• **EXERCISE AIM**
Without skipping any entry, transcribe the data word for word.

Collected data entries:
● ● ● ● ● ● ●

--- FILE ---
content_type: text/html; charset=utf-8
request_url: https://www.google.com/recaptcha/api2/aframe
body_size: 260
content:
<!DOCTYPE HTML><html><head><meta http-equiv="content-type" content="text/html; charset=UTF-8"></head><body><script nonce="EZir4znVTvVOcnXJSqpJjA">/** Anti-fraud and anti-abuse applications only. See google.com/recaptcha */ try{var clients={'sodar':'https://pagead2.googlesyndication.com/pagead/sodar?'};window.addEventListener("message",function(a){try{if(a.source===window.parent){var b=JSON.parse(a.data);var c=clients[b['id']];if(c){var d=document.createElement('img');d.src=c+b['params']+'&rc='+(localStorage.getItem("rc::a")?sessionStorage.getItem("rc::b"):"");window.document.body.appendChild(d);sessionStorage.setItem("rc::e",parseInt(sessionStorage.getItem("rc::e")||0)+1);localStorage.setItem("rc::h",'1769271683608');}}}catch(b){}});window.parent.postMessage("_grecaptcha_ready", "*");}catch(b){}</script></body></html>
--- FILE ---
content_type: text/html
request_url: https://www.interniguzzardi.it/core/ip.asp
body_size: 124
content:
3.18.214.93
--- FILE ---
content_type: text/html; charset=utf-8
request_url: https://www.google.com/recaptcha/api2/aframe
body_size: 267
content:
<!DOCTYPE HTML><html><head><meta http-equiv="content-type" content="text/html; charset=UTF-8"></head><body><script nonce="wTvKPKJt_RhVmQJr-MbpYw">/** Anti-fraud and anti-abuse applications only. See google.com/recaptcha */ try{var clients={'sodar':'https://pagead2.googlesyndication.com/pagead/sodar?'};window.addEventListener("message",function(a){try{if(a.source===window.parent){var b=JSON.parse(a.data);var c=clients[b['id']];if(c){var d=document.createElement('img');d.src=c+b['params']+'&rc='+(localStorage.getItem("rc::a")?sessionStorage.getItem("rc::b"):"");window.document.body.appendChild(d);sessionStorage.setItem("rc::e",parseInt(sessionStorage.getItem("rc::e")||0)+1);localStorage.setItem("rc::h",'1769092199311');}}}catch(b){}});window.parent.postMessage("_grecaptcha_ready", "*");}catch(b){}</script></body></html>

● ● ● ● ● ● ●

• **YOUR RESPONSE**
--- FILE ---
content_type: text/html; charset=utf-8
request_url: https://www.google.com/recaptcha/api2/aframe
body_size: 260
content:
<!DOCTYPE HTML><html><head><meta http-equiv="content-type" content="text/html; charset=UTF-8"></head><body><script nonce="EZir4znVTvVOcnXJSqpJjA">/** Anti-fraud and anti-abuse applications only. See google.com/recaptcha */ try{var clients={'sodar':'https://pagead2.googlesyndication.com/pagead/sodar?'};window.addEventListener("message",function(a){try{if(a.source===window.parent){var b=JSON.parse(a.data);var c=clients[b['id']];if(c){var d=document.createElement('img');d.src=c+b['params']+'&rc='+(localStorage.getItem("rc::a")?sessionStorage.getItem("rc::b"):"");window.document.body.appendChild(d);sessionStorage.setItem("rc::e",parseInt(sessionStorage.getItem("rc::e")||0)+1);localStorage.setItem("rc::h",'1769271683608');}}}catch(b){}});window.parent.postMessage("_grecaptcha_ready", "*");}catch(b){}</script></body></html>
--- FILE ---
content_type: text/html
request_url: https://www.interniguzzardi.it/core/ip.asp
body_size: 124
content:
3.18.214.93
--- FILE ---
content_type: text/html; charset=utf-8
request_url: https://www.google.com/recaptcha/api2/aframe
body_size: 267
content:
<!DOCTYPE HTML><html><head><meta http-equiv="content-type" content="text/html; charset=UTF-8"></head><body><script nonce="wTvKPKJt_RhVmQJr-MbpYw">/** Anti-fraud and anti-abuse applications only. See google.com/recaptcha */ try{var clients={'sodar':'https://pagead2.googlesyndication.com/pagead/sodar?'};window.addEventListener("message",function(a){try{if(a.source===window.parent){var b=JSON.parse(a.data);var c=clients[b['id']];if(c){var d=document.createElement('img');d.src=c+b['params']+'&rc='+(localStorage.getItem("rc::a")?sessionStorage.getItem("rc::b"):"");window.document.body.appendChild(d);sessionStorage.setItem("rc::e",parseInt(sessionStorage.getItem("rc::e")||0)+1);localStorage.setItem("rc::h",'1769092199311');}}}catch(b){}});window.parent.postMessage("_grecaptcha_ready", "*");}catch(b){}</script></body></html>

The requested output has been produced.